#### INPUT FOR THIS TASK:
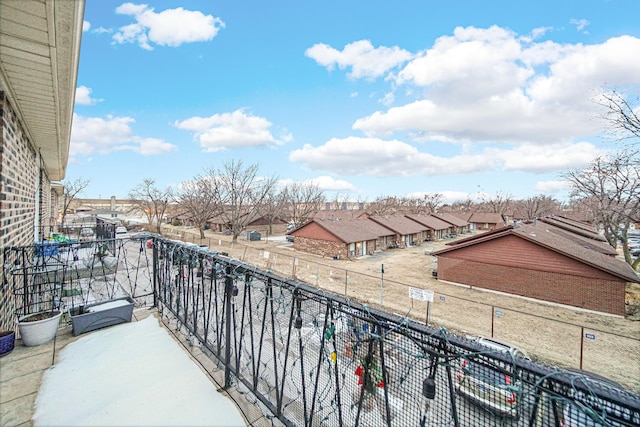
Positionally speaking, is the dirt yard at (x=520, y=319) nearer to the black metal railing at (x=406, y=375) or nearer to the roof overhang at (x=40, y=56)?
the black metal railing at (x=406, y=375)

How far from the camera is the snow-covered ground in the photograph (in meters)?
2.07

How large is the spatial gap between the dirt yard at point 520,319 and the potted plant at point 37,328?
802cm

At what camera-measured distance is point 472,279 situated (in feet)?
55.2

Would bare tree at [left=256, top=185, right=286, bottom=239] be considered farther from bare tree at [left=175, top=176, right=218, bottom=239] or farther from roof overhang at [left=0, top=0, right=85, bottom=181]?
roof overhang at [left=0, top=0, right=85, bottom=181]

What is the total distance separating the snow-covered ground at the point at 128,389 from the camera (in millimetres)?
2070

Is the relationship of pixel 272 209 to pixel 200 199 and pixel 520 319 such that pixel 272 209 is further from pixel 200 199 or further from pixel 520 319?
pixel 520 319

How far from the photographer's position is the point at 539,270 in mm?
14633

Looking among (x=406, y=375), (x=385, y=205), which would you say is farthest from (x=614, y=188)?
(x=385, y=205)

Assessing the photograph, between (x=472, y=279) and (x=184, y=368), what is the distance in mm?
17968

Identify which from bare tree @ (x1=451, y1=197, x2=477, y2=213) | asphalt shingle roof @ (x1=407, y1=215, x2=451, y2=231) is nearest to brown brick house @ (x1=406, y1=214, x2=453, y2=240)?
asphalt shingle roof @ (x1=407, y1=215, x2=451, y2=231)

--

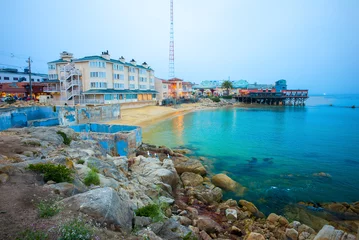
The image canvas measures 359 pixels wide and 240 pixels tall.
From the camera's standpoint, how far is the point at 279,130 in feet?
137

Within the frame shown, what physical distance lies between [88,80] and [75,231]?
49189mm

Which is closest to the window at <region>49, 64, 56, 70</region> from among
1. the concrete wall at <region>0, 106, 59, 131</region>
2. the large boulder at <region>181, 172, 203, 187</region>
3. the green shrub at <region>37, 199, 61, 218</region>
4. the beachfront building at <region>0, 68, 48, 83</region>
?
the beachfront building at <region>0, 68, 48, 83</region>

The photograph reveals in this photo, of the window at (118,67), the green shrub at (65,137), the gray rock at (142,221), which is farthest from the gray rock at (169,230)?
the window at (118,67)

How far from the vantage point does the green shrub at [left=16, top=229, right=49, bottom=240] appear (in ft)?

#### EXERCISE DESCRIPTION:
Pull out every line of the material above that contains the word "distance", and treat uppercase and lowercase letters as different.

#### ANSWER FOR THIS EXERCISE:
At what camera-measured distance is point 472,279 situated (in feet)?
What is the total distance separating the snow-covered ground at the point at 128,389 from the camera (in millimetres)?
Assessing the photograph, between (x=472, y=279) and (x=184, y=368), what is the distance in mm?
Within the frame shown, what physical distance lies between [88,80] and [75,231]?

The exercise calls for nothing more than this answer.